Texte fourni:
________________________________________
12. Jacques Heuclin me fait la leçon : "La compassion des hommes politiques que vous évoquez, vous n'êtes pas qualifié pour vous exprimer dessus". Une simple présence ou absence à des obsèques est un critère insuffisant, poursuit-il. Le problème, c'est que je n'ai pas parlé d'obsèques, mais de rassemblement en hommage à Youssef Khaif. Je rappelle que nous sommes dix ans après les faits, et qu'il n'est donc plus question d'obsèques.

Mais surtout, le mot "compassion" ne figure pas dans mon article. Je ne me prononce pas sur la sensibilité et les pensées intimes de Lionel Jospin ou de Marc Blondel, parce que cela ne m'intéresse pas. Ce qui m'intéresse, comme citoyen, c'est le message public qu'un homme public décide de faire passer auprès de ses administrés. En politique, il n'y a pas de compassion, seulement des preuves de compassion. Que Lionel Jospin souffre ou non de la mort de Youssef Khaif n'a aucune importance, et ne change rien à sa responsabilité et à sa culpabilité s'il ne se décide pas à agir et à parler, ne serait-ce que pour manifester l'importance d'une vie de "jeune des banlieues". Mais tout cela, Lionel Jospin le sait, et Jacques Heuclin le sait aussi : ce qui compte, c'est ce qu'on déclare publiquement, et c'est d'ailleurs pour cette raison que Lionel Jospin a déclaré publiquement "partager la révolte" des policiers. Si Lionel Jospin a le droit de déclarer cela et de ne rien dire sur le verdict du procès Hiblot, moi j'ai le droit de dire qu'il entretient un système de représentation extrêmement pervers, voire criminel : une vie ne vaut pas une vie. Une vie de Youssef ne vaut pas une vie de policier. Le verdict de Versailles, après de nombreux autres, le rappelle, et le silence de Jospin vaut confirmation officielle.

13. Non content d'excuser le meurtrier de Youssef Khaif, Jacques Heuclin se retourne contre les parents de la victime pour les mettre en accusation : "ces familles de ces jeunes que vous soutenez" [c'est-à-dire, en l'occurrence, la famille Khaif, seule famille évoquée dans mon article], "que pensez vous lorsque pendant des années elles ont regardé (si ce n'est profité) des actes délictueux à répétition de ces gamins qui à 14 ans, 15 ans, 16 ans, n'étudiaient plus, volaient, dealaient, semaient la contagion aux portes de nos établissements scolaires, au vu et au su de ces malheureux parents que vous plaignez tant aujourd'hui ? Le vrai laxisme il est là..." Il y aurait là matière à procès en diffamation : Youssef Khaif accusé post mortem de trafic de drogue. Et ses parents accusés de laxisme, voire de complicité. Sans commentaire.
________________________________________
Liste des tâches:
(1) Reproduisez fidèlement le passage du texte fourni qui commence par les mots contenant "12. Jacques Heuclin" et se termine par "plus question d'obsèques.".
(2) Relevez tous les verbes conjugués à l'imparfait de l'indicatif dans le texte fourni.
(3) D'après le texte fourni, qu'a déclaré publiquement Lionel Jospin au sujet des policiers ?
________________________________________
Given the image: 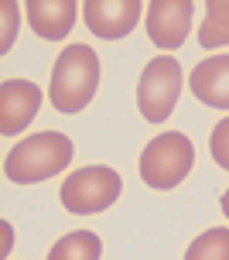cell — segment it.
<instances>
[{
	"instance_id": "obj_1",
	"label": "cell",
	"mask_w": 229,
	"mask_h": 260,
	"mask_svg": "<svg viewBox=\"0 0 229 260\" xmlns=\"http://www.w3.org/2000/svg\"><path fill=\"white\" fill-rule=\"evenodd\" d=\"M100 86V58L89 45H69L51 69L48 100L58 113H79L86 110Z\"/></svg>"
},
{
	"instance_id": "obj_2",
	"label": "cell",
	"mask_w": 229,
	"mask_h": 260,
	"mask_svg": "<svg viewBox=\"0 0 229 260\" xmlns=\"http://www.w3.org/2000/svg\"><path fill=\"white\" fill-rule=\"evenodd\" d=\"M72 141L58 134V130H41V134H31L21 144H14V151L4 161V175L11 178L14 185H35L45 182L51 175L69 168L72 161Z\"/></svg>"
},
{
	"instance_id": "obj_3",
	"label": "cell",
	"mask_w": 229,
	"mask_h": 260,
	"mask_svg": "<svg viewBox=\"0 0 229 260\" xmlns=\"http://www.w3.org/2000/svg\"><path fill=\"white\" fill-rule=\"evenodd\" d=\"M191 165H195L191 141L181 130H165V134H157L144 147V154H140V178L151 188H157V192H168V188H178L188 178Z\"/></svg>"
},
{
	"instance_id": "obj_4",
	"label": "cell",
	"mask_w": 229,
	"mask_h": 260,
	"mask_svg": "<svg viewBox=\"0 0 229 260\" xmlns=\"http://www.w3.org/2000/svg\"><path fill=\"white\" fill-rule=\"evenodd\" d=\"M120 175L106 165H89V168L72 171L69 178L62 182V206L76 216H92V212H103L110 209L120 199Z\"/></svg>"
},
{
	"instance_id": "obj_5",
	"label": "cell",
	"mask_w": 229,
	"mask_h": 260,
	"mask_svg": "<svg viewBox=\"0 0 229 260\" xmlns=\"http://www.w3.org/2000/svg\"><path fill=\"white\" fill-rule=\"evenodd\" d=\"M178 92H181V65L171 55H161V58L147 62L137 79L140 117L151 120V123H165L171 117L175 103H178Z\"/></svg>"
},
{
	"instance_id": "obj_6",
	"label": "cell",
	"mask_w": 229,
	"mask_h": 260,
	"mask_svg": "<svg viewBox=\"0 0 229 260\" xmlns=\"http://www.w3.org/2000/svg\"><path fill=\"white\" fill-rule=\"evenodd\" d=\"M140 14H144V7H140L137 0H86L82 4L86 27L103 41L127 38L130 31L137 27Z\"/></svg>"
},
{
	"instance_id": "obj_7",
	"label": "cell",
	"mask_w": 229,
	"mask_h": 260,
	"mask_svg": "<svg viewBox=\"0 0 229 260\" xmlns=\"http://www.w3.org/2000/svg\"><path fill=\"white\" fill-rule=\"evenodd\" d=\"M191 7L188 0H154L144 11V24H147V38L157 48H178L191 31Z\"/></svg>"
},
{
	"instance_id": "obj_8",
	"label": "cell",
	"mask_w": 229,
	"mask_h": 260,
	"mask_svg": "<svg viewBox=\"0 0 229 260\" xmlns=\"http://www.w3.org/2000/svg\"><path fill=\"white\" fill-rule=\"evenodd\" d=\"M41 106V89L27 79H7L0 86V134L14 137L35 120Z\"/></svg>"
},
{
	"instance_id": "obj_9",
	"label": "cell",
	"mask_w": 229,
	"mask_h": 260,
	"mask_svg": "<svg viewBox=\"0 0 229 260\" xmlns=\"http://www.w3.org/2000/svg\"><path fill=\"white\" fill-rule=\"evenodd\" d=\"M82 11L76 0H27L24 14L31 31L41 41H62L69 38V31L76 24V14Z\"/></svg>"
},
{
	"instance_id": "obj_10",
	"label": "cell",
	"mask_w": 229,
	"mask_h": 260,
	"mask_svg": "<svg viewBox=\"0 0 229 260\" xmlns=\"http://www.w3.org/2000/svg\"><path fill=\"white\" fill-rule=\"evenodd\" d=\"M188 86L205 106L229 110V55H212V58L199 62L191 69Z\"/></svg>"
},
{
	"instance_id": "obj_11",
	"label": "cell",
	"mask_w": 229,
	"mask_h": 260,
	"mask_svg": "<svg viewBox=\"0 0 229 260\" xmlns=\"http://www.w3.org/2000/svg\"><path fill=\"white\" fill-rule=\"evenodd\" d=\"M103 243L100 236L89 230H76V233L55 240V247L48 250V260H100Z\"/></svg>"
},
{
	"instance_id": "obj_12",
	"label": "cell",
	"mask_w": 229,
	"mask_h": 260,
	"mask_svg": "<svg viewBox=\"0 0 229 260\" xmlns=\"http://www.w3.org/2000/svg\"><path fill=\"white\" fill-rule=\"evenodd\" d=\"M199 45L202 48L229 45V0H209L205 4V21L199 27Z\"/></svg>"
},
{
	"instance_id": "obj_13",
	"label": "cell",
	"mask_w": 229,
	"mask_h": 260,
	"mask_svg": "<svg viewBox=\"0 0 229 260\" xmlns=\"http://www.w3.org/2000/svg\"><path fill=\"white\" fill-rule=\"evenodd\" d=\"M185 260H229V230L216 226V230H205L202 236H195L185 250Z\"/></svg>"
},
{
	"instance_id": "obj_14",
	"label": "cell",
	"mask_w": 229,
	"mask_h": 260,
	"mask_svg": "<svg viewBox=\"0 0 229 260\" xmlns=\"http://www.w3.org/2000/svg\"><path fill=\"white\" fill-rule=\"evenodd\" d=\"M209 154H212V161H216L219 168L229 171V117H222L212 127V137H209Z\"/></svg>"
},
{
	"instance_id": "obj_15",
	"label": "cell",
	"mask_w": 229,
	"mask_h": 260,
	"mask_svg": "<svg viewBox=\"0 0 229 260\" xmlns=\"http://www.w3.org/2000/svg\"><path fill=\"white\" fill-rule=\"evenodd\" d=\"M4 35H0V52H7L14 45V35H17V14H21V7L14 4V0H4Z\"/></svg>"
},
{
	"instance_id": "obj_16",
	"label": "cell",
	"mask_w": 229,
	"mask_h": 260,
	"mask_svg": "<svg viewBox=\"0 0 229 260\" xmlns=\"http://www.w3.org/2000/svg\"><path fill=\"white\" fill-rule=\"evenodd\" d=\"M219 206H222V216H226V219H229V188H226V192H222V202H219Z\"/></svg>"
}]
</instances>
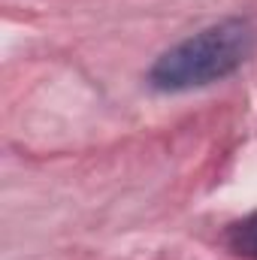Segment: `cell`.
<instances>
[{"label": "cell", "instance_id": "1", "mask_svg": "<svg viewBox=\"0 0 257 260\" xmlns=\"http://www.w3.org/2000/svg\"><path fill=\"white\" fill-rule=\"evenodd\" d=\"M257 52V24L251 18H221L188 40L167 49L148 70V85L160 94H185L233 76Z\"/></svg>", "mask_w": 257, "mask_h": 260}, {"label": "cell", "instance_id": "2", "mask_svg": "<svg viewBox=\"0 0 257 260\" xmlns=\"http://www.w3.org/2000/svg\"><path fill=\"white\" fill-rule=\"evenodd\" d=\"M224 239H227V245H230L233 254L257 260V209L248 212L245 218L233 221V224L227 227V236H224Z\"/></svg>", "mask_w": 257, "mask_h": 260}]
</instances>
________________________________________
Ensemble des réponses:
(1)
12. Jacques Heuclin me fait la leçon : "La compassion des hommes politiques que vous évoquez, vous n'êtes pas qualifié pour vous exprimer dessus". Une simple présence ou absence à des obsèques est un critère insuffisant, poursuit-il. Le problème, c'est que je n'ai pas parlé d'obsèques, mais de rassemblement en hommage à Youssef Khaif. Je rappelle que nous sommes dix ans après les faits, et qu'il n'est donc plus question d'obsèques.

(2) n'étudiaient (plus), volaient, dealaient, semaient

(3) Il a déclaré publiquement « partager la révolte » des policiers.